Литмир - Электронная Библиотека
A
A

Взошел месяц. Лука увидел, что белые ветви берез почернели, листья на них желтеют с краев, в середине еще держится зелень. Иванов копал, повернувшись спиной к сыну. Внезапно он обернулся. Лицо его было спокойно и мужественно, будто он и не думал о смерти, а копал, чтобы размять мускулы, задубевшие после сидения в подвале. И другие смертники, глядя на Иванова, работали так, будто не могилу себе копали, а боевой окоп.

Конвойные сидели на траве, положив на землю винтовки, и громко обсуждали, кому продать манатки расстрелянных.

Мурластый унтер злыми глазами следил за работой смертников. Только он один нервничал, сжимая в руке маузер, был настороже.

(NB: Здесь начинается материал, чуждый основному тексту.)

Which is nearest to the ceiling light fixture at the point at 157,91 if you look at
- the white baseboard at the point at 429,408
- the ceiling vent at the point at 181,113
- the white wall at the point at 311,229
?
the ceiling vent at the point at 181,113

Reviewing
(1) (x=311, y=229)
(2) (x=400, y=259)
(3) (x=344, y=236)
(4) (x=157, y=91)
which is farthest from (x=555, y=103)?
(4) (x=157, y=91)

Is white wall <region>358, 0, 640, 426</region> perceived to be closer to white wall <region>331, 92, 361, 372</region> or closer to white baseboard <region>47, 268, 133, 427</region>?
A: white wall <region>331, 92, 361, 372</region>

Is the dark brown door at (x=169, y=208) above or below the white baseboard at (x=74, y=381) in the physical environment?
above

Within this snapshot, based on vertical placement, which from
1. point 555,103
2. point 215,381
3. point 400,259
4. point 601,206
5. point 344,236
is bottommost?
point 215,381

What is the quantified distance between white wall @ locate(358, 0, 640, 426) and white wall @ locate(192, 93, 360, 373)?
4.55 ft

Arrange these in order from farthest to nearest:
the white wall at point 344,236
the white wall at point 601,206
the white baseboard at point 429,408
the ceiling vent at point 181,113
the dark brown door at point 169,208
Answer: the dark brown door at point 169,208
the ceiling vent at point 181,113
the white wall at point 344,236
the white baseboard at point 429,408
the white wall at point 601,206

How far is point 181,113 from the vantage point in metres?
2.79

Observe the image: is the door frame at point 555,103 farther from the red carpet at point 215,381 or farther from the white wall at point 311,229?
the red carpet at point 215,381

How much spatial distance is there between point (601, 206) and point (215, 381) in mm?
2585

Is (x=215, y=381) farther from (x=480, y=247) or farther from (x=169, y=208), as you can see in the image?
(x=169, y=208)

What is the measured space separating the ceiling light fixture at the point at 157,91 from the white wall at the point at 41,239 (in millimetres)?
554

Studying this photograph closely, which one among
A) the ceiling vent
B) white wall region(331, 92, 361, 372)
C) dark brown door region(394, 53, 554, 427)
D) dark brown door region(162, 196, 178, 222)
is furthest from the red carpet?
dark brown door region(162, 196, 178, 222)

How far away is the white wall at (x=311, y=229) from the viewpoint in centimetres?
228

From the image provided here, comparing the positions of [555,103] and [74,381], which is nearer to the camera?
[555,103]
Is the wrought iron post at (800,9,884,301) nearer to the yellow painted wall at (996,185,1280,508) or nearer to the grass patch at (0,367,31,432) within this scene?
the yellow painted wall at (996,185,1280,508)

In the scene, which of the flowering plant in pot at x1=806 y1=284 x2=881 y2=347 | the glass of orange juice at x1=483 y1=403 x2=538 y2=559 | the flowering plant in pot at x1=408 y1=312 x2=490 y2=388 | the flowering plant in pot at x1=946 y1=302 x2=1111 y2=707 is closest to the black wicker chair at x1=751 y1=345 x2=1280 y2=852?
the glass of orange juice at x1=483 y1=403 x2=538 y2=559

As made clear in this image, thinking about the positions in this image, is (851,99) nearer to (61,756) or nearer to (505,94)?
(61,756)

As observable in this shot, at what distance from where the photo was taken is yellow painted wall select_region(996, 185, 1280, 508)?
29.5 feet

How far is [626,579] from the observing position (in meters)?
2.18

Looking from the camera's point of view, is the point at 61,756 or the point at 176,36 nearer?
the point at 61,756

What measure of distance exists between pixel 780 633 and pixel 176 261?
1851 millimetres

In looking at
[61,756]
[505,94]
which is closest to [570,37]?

— Девять осужденных да нас шесть — всего пятнадцать. А солдат десяток. Вот и выходит, что нас больше, — шепотом подсчитал Бондарев.

Он приказал изготовиться, а через полминуты крикнул:

— Огонь!

Выстрелил и вскочил на ноги.

Грянул нестройный залп. С деревьев поднялась стая галок, закружилась над головами.

Лука видел, как упал в яму унтер, как отец схватил его маузер и всадил две пули в ближайшего солдата, видел, как второй солдат пырнул отца голубым, похожим на сосульку штыком.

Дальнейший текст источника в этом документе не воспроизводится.